━━ Document

All the women in my family are Domestic Goddesses.
They love to cook, clean, organize, and they hum when they do all these things.
I only do these things because I have to. And I never hum when doing them.
My sister, Amelia Bedelia cooks almost every night. Home cooking from scratch. Fried, baked, yummy dishes. My mom makes the best pies with homemade crusts. My grandmother and aunt have their talents of cooking extravagant meals, have closets that hold labled color-coded boxes and never have to rummage through drawers looking for scissors. Even Erin keeps her house so clean, you can eat off her floor. I do good to prepare a skillet meal that you dump in the pan and stir and serve 10 minutes later.
So when Amy was here this past weekend, she and Rick were talking about cooking and she says, "If you go the stuff, I will make you chicken fried steak." Rick was absolutely giddy and immediately left to go the store. She prepared the delicacy and Rick ate until he was sick. Then he did the unthinkable.
He called Amy when she got home and asked her to send him the week's menu she would be preparing. He said, without using words, that I am failing in the Good Wife competition. So she called me to get his email and when she told me what it was for, I laughed. After I told her she was a jerk for being so domestic and making me look bad. Then I hung up and immediately felt like a big fat loser.
As I watched Rick listen to Amy and mom talk about food and the preparation of it, I saw his eyes glaze over and realized I suck as a homemaker. I have cheated him out of wonderfully cooked meals and organized closets. I have never greeted him with my pearls and A-line skirt and heels and I don't even own an apron. I don't have his smoking jacket draped over my arm and his pipe waiting, packed with his favorite tobacco. I am sure he would love it, if he smoked a pipe.
Because his schedule is so sporadic, he may be home at 6, but most of the time it's 7 or 8. So I have used that as an excuse to do the quick dinners that can be prepared in 30 minutes or less. Meals like spaghetti, tacos, and frozen lasagna. I CAN cook, I just would rather not. I am terrible. And now, because I saw the reaction from Rick, I have to do better.
I had put a roast in the crock pot before I left for work yesterday and once home, made mashed potatoes, and broccoli with velveeta cheese sauce. Baby steps, people. The tea was ready, the table set, and I even contemplated using candles, but I didn't want to set any unreachable precedents.
The kids emerged from their rooms, following like bloodhounds, the smell that had wafted up to them . They step into the kitchen and say, "Who is coming over?" Again, stabbed with the reality that I suck.

━━━━
━━ Excerpted data

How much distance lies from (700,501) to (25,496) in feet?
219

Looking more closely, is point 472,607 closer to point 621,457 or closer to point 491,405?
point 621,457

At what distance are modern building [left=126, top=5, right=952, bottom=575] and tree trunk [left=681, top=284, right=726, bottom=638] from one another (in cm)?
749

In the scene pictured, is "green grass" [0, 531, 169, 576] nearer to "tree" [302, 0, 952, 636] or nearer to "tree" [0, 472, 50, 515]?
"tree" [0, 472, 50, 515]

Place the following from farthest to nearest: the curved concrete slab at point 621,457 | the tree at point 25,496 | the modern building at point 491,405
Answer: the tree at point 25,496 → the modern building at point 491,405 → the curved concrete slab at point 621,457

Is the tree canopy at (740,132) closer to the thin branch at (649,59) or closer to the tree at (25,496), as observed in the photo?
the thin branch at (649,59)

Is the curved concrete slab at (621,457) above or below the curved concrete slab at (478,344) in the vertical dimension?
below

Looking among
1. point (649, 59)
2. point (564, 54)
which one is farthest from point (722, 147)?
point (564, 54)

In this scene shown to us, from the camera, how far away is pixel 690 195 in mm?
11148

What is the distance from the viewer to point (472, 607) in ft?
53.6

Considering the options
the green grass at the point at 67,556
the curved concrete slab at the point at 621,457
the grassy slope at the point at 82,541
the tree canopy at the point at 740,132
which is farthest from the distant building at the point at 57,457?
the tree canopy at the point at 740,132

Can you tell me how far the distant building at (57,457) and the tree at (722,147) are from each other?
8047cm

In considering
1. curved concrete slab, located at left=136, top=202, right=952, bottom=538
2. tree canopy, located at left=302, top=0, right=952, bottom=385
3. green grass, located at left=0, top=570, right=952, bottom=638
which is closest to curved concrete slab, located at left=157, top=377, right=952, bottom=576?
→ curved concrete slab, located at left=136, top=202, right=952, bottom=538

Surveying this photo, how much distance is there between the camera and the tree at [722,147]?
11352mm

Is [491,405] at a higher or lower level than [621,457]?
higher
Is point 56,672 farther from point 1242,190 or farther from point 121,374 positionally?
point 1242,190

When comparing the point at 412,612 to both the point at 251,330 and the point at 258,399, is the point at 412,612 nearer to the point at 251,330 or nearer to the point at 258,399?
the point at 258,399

━━━━
━━ Excerpted data

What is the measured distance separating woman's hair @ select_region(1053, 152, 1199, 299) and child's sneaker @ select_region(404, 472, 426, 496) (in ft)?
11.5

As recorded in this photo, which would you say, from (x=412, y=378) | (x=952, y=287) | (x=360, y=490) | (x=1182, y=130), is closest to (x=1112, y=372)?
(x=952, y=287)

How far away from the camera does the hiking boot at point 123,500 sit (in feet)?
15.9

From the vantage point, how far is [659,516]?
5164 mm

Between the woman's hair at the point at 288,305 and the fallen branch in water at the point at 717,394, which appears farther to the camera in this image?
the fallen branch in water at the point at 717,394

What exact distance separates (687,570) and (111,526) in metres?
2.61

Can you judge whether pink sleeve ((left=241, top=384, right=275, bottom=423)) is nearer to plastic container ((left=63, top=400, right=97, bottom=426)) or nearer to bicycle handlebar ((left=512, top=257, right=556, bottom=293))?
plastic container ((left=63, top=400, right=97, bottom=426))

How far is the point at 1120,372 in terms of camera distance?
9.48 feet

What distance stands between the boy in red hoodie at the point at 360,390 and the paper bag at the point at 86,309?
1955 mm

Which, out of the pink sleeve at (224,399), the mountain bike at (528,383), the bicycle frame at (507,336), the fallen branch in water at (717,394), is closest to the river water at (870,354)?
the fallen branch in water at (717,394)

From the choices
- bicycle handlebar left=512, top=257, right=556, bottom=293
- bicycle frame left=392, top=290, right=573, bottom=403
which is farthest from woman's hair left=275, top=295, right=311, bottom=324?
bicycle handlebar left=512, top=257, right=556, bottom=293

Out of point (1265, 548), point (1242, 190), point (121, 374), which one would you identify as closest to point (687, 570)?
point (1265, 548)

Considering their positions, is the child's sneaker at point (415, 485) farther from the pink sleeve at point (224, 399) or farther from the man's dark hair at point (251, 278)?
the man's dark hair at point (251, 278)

━━━━
━━ Excerpted data

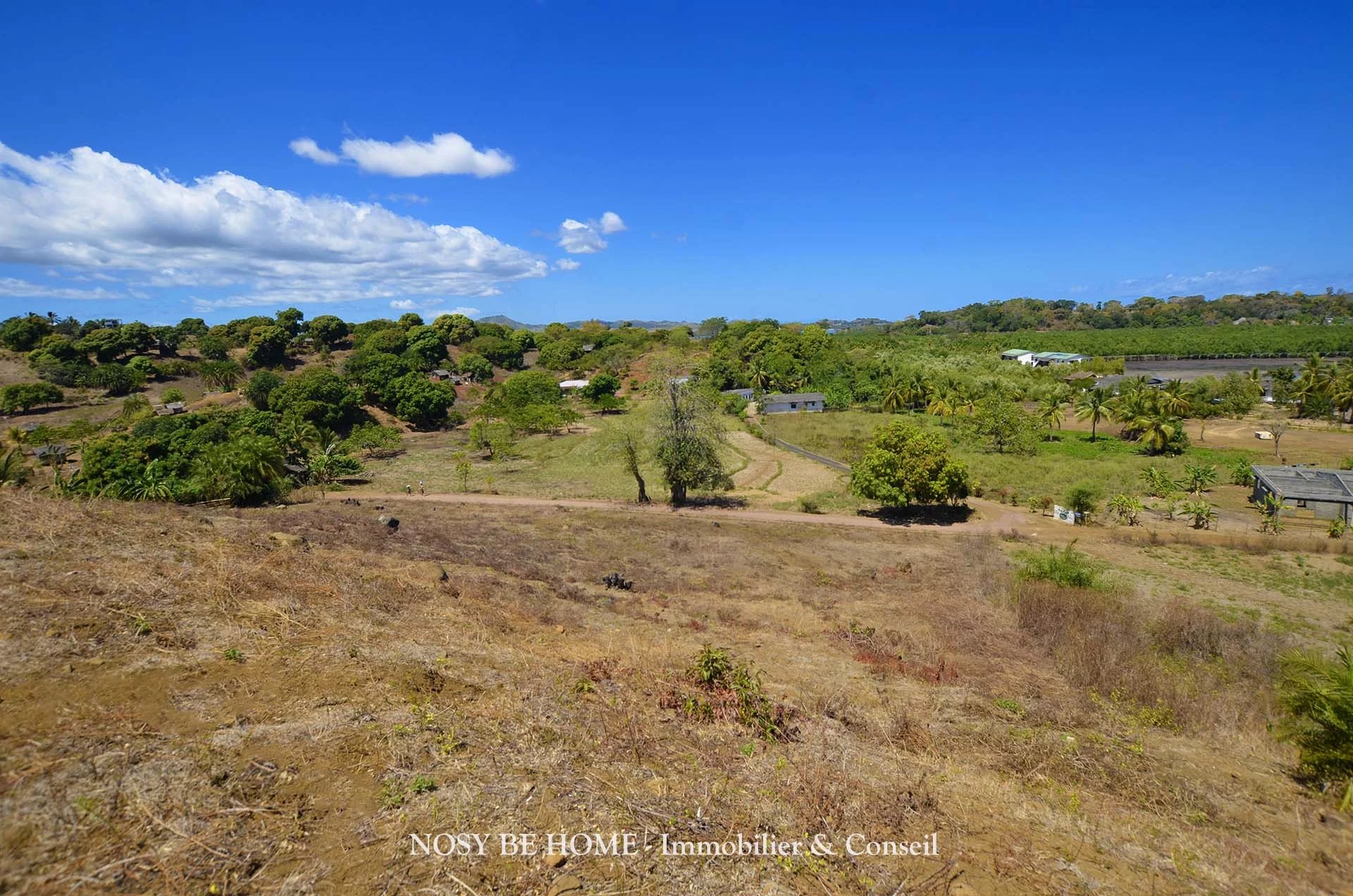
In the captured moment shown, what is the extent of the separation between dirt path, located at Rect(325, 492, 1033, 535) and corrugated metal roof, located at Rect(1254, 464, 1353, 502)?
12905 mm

━━━━

● Problem description
Please copy out the part of the home-cooking essay that opens with the words "My sister, Amelia" and closes with "did the unthinkable.", changing "pies" to "cobblers".

● Solution to the problem
My sister, Amelia Bedelia cooks almost every night. Home cooking from scratch. Fried, baked, yummy dishes. My mom makes the best cobblers with homemade crusts. My grandmother and aunt have their talents of cooking extravagant meals, have closets that hold labled color-coded boxes and never have to rummage through drawers looking for scissors. Even Erin keeps her house so clean, you can eat off her floor. I do good to prepare a skillet meal that you dump in the pan and stir and serve 10 minutes later.
So when Amy was here this past weekend, she and Rick were talking about cooking and she says, "If you go the stuff, I will make you chicken fried steak." Rick was absolutely giddy and immediately left to go the store. She prepared the delicacy and Rick ate until he was sick. Then he did the unthinkable.